A distinguished career
● Quarraisha Abdool Karim,
PhD, associate scientific director of Caprisa, is an infectious diseases epidemiologist whose main research interests are in understanding: the evolving HIV epidemic in SA; factors influencing acquisition of HIV infection in adolescent girls; and sustainable strategies to introduce antiretroviral therapy in resource-constrained settings.
● She holds professorships in clinical epidemiology at the Mailman School of Public Health, Columbia University, US, and in public health at the Nelson R Mandela School of Medicine, University of KwaZulu-Natal.

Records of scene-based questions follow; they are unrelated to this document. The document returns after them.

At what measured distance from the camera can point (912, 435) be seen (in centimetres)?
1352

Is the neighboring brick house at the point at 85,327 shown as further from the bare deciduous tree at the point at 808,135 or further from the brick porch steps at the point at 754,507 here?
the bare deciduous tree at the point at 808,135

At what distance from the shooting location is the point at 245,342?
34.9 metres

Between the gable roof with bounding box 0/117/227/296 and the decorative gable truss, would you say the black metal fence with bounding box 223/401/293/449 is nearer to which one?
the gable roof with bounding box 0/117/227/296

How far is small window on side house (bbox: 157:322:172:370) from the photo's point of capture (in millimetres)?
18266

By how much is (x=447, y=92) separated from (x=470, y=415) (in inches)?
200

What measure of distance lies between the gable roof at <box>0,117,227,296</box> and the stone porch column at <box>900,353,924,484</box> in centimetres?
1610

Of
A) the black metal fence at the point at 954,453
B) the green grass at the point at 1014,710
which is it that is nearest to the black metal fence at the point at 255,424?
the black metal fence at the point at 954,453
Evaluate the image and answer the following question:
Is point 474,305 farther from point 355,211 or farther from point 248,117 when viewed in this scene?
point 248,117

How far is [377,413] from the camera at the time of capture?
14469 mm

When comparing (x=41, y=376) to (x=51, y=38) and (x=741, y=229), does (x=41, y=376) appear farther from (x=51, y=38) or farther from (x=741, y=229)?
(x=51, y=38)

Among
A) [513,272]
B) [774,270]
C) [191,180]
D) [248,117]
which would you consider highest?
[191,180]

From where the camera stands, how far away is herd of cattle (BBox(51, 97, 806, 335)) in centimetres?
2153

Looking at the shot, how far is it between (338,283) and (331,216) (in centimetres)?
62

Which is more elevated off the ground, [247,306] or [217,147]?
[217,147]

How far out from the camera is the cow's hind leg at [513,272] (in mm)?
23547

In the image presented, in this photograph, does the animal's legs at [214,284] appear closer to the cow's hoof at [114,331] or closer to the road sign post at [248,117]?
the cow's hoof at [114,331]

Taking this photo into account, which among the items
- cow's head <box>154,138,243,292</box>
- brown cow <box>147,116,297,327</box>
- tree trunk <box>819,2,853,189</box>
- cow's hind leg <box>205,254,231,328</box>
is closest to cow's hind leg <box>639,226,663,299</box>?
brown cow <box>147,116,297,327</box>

● She is also a visiting scientist at the Massachusetts General Hospital and visiting lecturer at Harvard University. Since 1998 she has played a central role in building the science base in Southern Africa through the Columbia University-Southern African Fogarty Aids International Training and Research Programme, which has trained more than 600 scientists in Southern Africa.
● She was the principal investigator of the landmark Caprisa 004 tenofovir gel trial which provided proof of concept for microbicides, highlighted by Science magazine as one of the top 10 scientific breakthroughs in 2010.
● Professor Abdool Karim is currently chair of the South African National Aids Council Prevention Technical Task
Team, a member of the UNAids scientific expert panel and scientific adviser to the executive director of UNAids. She is an advisory board member of the Higher Education and Training HIV/Aids Programme, scientific advisory board member of the US President’s Emergency Plan for Aids Relief (Pepfar), chair of the Pepfar adolescent girls and young women expert working group, a member of the HIV centre strategic advisory committee and the NIH OAR microbicides planning group. She is vicepresident (Southern African region) of the African Academy of Sciences.
● She has been awarded the TWAS-Lenovo science prize, the SA Medical Research Council scientific merit award, the Science-for-Society gold medal ASSAF Award, the Order of Mapungubwe: Bronze, and the African Union Kwame Nkrumah science award.